I can summarise the benefit of including Blackjack in your deck in one word: consistency. I'd argue that it is the single most consistent weapon in the entire game, as is espouses multiple facets of that virtue:
- It's cheap, meaning that you'll be hard pressed to not be able to play it from the moment it enters your hand.
- It's has unlimited usage: no "uses: X", exhaust, or discard conditions.
- It eliminates the difference between an attack on an enemy in some else's threat area and an attack on an enemy anywhere else.
Arkham Horror has a wonderful unpredictability to it, that often means your best laid plans when crafting the ultimate deck will not survive first contact with the mythos. Everything from the catch-22 of not being able to play a weapon without incurring an attack of opportunity from an engaged enemy, to the unpredictableness of where any enemy will show up, who it engages, and what dastardly text will be written on it to counter certain investigator staples. To those that have been burned too many times by this damnable chaos, Blackjack will offer some reprieve.

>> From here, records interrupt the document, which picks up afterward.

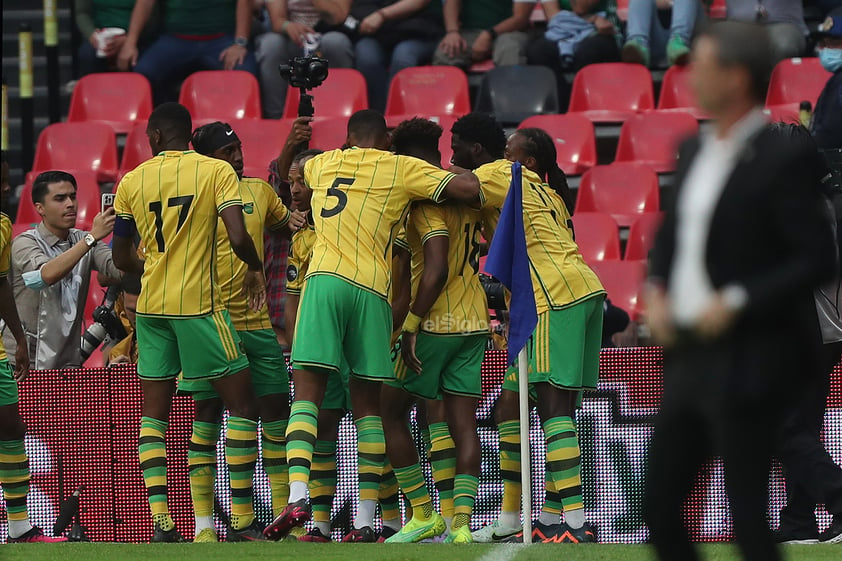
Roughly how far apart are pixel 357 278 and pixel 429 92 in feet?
19.0

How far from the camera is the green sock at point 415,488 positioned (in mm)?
6949

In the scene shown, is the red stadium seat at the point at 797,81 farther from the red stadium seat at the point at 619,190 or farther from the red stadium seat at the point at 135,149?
the red stadium seat at the point at 135,149

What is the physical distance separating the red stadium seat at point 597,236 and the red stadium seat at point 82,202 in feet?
11.9

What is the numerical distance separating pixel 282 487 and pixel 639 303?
3273 mm

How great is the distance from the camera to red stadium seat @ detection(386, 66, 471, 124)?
12.1m

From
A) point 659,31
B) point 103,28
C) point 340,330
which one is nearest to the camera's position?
point 340,330

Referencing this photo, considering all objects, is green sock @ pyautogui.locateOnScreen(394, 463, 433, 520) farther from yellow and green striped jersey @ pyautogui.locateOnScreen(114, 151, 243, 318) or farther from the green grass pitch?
yellow and green striped jersey @ pyautogui.locateOnScreen(114, 151, 243, 318)

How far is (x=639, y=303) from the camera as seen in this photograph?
31.9 ft

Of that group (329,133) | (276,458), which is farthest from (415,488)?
(329,133)

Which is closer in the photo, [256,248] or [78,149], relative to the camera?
[256,248]

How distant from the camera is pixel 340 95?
12.2 meters

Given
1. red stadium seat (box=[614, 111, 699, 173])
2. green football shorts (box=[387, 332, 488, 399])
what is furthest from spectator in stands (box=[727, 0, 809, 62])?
green football shorts (box=[387, 332, 488, 399])

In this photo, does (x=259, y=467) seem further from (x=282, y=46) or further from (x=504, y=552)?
(x=282, y=46)

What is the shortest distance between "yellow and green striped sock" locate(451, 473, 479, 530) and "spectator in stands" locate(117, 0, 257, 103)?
654cm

Is it a good weapon? Hell no; it's a one cost asset after all. With no zero cost weapons in existence yet, Blackjack represents the bargain barrel deal of armaments. But it's cheapness is a strength in it's own:
- Discarding assets is a worryingly common punishment that the mythos will mete out; the best counter to this is to offer a cheap tribute that will keep you far more valuable allies and weapons around, like Blackjack.
- You may want a few extra weapons in you deck to increase the likelihood of drawing one at the start, but if you're already strapped for cash, a cheap card like Blackjack may be able to buy you time until your better weapons show up, and until you acquire the resources to play them.
In the end, this card isn't going to be a part of any fancy combo, nor the centrepiece to any deck, nor the subject of a memorable moment in your Arkham Horror career, but this does not make it a bad card, just a boringly average one.